Y ahora exhorto a los presentes a que lean sus Biblias, por una cosa. Lean sus Biblias para saber lo que dice la Biblia respecto a ustedes; y cuando pasen las páginas, algunos de ustedes encontrarán que la Biblia dice: “Porque en hiel de amargura y en prisión de maldad veo que estás”. Si eso les asusta, pasen a otra página, y lean este versículo: “Venid a mí todos los que estáis trabajados y cargados, y yo os haré descansar”; y cuando hayan leído eso, vayan a otra página y lean: “Justificados, pues, por la fe, tenemos paz para con Dios por medio de nuestro Señor Jesucristo”. Les ruego que no se aparten de sus Biblias hasta que el polvo de ellas los condene; más bien, sáquenlas, pónganse de rodillas, pidan el Espíritu de la divina enseñanza, y pasen estas páginas en una búsqueda diligente, y vean si pueden encontrar allí la salvación de sus almas a través de nuestro Señor Jesucristo.
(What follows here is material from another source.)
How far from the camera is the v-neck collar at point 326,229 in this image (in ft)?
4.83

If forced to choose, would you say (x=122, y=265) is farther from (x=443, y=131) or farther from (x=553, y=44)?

Que la bendición de Dios sea con ustedes al hacerlo, por medio de Jesucristo. Amén.

 

Nota del traductor:

 

(1) La cita del versículo 19 del capítulo 8 de Isaías está tomada de la Biblia de Jerusalén. Se adapta al sentido que le quiere dar el señor Spurgeon.

 

Rúbrica: una regla de conducta de un servicio litúrgico.